20. He states that ISEC and the petitioner herein have caused themselves wrongful gain through a criminal conspiracy with some officials of NSE to deceive to deliver Rs 4.54 crores for such illegal activity of interception of telephone lines. It is sufficient to show that wrongful gain is caused to the person on account of fraudulent and dishonest representation to NSE. Reliance in this regard is placed on the decision of the Hon‟ble Supreme Court in Tulsi Ram etc. vs. State of Uttar Pradesh, AIR 1963 SC 666 at Para17, wherein it was held as under:

17. But, in an offence under Section 420 IPC a pecuniary question necessarily arises. The first part of Section 464 IPC provides that a person is said to make a false document who dishonestly or fraudulently makes, signs etc. a document with a particular intention and covers cases both of acts which are dishonest and acts which are fraudulent. Where no pecuniary question arises the element of dishonesty need not be established and it would be sufficient to establish that the act was fraudulent and, therefore, it may be, as the learned Judge has held, that where an act is fraudulent the intention to cause injury to the person defrauded must be established. But where the allegation is that a person has dishonestly induced another to part with property something different has to be considered and that is whether he has thereby caused a wrongful loss to the person who parted with property or has made a wrongful gain to himself. These are the two facets of the definition of dishonesty and it is enough to establish the existence of one of them. The law does not require that both should be established. The decision relied upon by learned counsel is, therefore, distinguishable. Learned counsel then referred to the dissenting judgment of Subrahmania Ayyar, J., in Katamraju Venkatarayudu v. Emperor to the effect that in regard to offences falling under Sections 465 and 461 it must be established that the deception involved some loss or risk of loss to the individual and to the public and that it was not enough to show that the deception was intended to secure advantage to the deceived.

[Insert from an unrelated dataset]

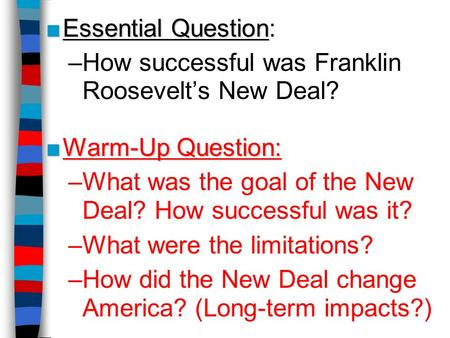 ■Essential Question ■Essential Question: –How successful was Franklin Roosevelt's New Deal? ■Warm-Up Question: –What was the goal of the New Deal? How.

This decision as well as some other decisions referred to by learned counsel are therefore distinguishable for the same reason which distinguishes Sanjiv Ratanappa Ronad‟s case from the one before us. We are, therefore, of the view, that the offence of cheating has been established.”

21. He states that the Information Technology Act is also breached as there is a violation of Sec. 69B(2) read with sub-section 4 since ISEC is not an authorized agency which has been authorized to transmit or receive traffic data or information. He further states that section 72 is also violated since officials of NSE in conspiracy with ISEC have tried to secure access to information without consent of the person concerned and disclosed such information to higher officials of NSE.

22. He states that in the rejoinder of the applicant, an attempt has been made to project that during the period 2012-2017, the telephone trunk lines were not tampered with and that the call recording was being done from a LAN cable using splitter. However, the evidence available with ED shows the falsity of the said claim made by the applicant. In his statement dated 26.08.2022, Sh. Subramaniam Iyer reiterated the contents of his earlier statement dated 26.05.2022 wherein he had stated as follow: –

Q6. What is the function of this equipment supplied by you to ISEC Services Private Limited and installed at NSE Office at Bandra Kurla Complex, Mumbai?

Ans6. It records all incoming and outgoing calls of all Primary Rate Interface (PRI) lines which are connected to the Voice logging System.

Q7. In what manner were these PRI lines connected to the Voice Logging System?

Ans7. The PRI lines coming from the service provider were split into two lines with the help of a splitter. Out of these two lines, one went to the EPABX system of NSE and the other line went to the Voice Logging system.”

23. He also states that the above statement clearly shows that the PRI lines itself were split into two lines with the help of a splitter. Additionally, Sh. Subramaniam Iyer had also provided copies of communications exchanged between his company and ISEC Services Private Limited which corroborate the factual position as stated above.

24. He further states that based on the evidence collected so far, it is seen that the applicant by way of criminal activity related to a scheduled offence has indulged in or actually involved in or knowingly assisted in process or activity connected with the proceeds of crime including its acquisition, use and projection thereof as untainted property, thereby, has committed an offence of money-laundering as defined under Section 3 of PMLA, 2002.

25. He further states that investigation in the instant case has revealed the role of the applicant in the commission of the offence of money laundering. Based on the evidence and material in possession against the said applicant, it can be safely concluded that he is involved in the offence of money laundering. Further investigation is being conducted to trace the Proceeds of Crime and crack the modus operandi of the Accused person(s). Hence, he states that there is sufficient material on record to show that no satisfaction under 45 of the PMLA can be reached.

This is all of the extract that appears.